While this book will forever hold a special place in my heart, spirit, and library. It is not academically sound.

I read this book at a very young age, barely into my teens, when I felt so isolated and strange. My heart could not imagine the image that orthodoxy had given Jesus in that last 1,750 years or so. He felt cold distant a stranger that was totally inconsistent with how the Church said I should feel.

Reading this book felt like I was getting validation that there were and are more ways of interpreting the life, character, and your relationship with Jesus than I ever had thought possible to that point. In some ways it was like coming home. What I didn't realize in the late 1990s was that I had started on a path that has consumed the rest of my life.

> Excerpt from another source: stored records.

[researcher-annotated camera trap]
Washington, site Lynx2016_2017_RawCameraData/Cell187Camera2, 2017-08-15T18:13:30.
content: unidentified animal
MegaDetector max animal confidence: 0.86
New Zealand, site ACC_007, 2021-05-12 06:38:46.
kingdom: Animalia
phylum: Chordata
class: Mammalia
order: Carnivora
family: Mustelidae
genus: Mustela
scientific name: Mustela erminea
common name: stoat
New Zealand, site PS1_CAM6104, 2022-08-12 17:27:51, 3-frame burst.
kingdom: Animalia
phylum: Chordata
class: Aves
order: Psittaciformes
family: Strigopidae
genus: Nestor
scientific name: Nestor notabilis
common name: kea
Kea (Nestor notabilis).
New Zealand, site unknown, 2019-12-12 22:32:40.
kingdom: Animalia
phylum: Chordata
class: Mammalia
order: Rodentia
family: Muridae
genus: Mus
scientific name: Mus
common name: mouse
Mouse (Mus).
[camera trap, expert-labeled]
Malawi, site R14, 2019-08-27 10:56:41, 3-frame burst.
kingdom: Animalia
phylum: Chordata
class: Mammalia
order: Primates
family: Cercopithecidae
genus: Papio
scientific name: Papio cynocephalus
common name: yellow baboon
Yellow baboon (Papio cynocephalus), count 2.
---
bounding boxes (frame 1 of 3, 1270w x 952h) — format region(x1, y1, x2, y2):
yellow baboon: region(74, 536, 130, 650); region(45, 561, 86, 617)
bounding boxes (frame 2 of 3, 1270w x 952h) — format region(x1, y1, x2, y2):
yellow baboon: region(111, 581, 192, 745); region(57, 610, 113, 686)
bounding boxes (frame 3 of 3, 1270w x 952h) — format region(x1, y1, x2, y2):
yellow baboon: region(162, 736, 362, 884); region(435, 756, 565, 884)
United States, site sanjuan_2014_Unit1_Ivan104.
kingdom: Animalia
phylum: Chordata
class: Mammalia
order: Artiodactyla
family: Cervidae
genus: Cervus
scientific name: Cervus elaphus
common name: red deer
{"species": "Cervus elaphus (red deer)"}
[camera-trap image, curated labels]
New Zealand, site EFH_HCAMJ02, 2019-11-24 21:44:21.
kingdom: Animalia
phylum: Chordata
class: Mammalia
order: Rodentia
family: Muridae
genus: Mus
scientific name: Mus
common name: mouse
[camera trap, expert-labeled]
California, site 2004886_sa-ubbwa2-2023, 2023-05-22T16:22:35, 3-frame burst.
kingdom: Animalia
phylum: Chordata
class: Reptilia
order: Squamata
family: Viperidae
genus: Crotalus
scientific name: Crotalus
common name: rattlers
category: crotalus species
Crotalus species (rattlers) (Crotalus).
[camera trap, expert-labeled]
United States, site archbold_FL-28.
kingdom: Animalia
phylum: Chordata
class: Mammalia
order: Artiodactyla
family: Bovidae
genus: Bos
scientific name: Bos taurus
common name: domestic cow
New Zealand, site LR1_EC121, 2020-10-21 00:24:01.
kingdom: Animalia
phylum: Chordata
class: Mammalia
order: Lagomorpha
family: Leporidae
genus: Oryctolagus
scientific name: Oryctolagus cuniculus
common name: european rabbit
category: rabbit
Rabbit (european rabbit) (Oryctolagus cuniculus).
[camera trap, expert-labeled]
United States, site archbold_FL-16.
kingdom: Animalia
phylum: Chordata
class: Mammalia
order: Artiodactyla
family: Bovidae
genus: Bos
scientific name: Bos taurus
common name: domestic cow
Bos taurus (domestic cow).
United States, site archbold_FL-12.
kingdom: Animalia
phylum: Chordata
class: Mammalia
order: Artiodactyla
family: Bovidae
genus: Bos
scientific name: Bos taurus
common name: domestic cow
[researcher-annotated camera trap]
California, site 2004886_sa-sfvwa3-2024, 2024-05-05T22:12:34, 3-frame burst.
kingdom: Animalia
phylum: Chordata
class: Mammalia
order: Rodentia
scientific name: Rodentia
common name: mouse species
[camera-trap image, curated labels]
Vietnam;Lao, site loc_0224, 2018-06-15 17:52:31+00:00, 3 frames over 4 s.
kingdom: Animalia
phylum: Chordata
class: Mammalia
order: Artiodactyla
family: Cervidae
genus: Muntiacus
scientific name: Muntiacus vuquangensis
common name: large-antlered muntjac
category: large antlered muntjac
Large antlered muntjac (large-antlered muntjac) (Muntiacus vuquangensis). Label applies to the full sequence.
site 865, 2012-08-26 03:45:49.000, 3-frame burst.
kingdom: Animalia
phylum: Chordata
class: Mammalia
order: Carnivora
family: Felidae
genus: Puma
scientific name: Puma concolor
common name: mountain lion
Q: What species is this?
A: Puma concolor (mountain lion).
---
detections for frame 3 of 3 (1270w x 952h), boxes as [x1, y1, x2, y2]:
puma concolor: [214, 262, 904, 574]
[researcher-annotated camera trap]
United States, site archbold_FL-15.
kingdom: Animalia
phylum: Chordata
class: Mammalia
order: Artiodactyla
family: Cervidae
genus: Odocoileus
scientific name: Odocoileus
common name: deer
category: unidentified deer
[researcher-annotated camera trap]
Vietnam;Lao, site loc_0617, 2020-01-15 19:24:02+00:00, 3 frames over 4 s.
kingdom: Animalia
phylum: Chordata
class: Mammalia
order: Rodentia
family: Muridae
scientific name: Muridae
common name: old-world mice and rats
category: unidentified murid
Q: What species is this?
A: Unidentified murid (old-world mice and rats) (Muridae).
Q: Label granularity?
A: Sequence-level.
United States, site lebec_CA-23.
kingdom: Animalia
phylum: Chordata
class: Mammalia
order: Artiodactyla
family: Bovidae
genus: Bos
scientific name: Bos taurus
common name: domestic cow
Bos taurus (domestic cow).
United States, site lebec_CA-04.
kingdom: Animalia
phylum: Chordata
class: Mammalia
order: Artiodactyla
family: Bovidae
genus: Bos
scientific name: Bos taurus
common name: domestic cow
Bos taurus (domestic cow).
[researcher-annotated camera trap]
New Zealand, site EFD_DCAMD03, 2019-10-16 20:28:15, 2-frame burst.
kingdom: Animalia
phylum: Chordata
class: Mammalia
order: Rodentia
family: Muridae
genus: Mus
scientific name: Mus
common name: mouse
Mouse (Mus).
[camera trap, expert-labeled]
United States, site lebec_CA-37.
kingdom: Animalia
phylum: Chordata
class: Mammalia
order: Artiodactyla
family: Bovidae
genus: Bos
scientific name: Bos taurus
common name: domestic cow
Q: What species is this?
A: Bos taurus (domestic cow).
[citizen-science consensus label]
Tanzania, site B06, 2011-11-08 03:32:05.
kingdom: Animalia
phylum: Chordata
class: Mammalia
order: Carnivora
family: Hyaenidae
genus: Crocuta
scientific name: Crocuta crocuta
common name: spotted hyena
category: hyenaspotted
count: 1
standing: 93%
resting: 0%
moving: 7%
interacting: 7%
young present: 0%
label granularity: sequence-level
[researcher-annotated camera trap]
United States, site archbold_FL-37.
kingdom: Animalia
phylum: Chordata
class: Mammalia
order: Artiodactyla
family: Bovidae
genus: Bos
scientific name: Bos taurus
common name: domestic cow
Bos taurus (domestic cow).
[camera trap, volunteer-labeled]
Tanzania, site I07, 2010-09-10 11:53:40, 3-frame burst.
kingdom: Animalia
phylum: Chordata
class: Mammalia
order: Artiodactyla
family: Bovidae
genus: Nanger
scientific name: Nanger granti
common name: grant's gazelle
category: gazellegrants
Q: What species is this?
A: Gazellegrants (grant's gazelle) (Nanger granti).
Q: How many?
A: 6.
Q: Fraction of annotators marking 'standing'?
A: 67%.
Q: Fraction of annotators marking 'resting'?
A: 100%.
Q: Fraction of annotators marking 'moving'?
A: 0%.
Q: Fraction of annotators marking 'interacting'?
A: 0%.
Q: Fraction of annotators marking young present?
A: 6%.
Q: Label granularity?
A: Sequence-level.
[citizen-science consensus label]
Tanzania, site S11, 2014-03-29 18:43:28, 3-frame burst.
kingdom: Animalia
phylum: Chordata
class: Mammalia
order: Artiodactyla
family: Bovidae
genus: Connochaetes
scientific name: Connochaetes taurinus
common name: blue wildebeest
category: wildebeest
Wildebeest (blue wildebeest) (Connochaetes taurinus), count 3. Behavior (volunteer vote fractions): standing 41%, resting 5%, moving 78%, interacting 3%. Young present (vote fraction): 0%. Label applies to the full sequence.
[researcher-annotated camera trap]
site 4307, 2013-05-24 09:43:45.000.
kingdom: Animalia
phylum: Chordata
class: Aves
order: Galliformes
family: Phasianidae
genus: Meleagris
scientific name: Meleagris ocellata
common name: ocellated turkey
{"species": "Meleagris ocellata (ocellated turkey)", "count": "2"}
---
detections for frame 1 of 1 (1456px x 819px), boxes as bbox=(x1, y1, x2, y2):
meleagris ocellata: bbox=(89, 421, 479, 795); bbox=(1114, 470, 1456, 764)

I study history and specifically religion for a living now, and while I have always loved history; this book spurred me to continue to find the "truth" of who and what Jesus was. As I have grown older both personally, academically, and professionally I have realized that the truth in history, especially this far back, very subjective and open to a myriad of interpretations. And as an academic, I would rarely if ever use this book as a source of proof for my assertions; the authors admit at several points that they have had access to material that is not readily available to the majority of the academic community. While I am happy they got that rarefied access, because they use that information to justify points of their thesis for me, academically, it throws the entire book into doubt regarding provability. So I cannot in good conscious use this an authoritative text in research.

But as I mentioned it has special meaning for me nonetheless, and I do recommend it as a read if you have not.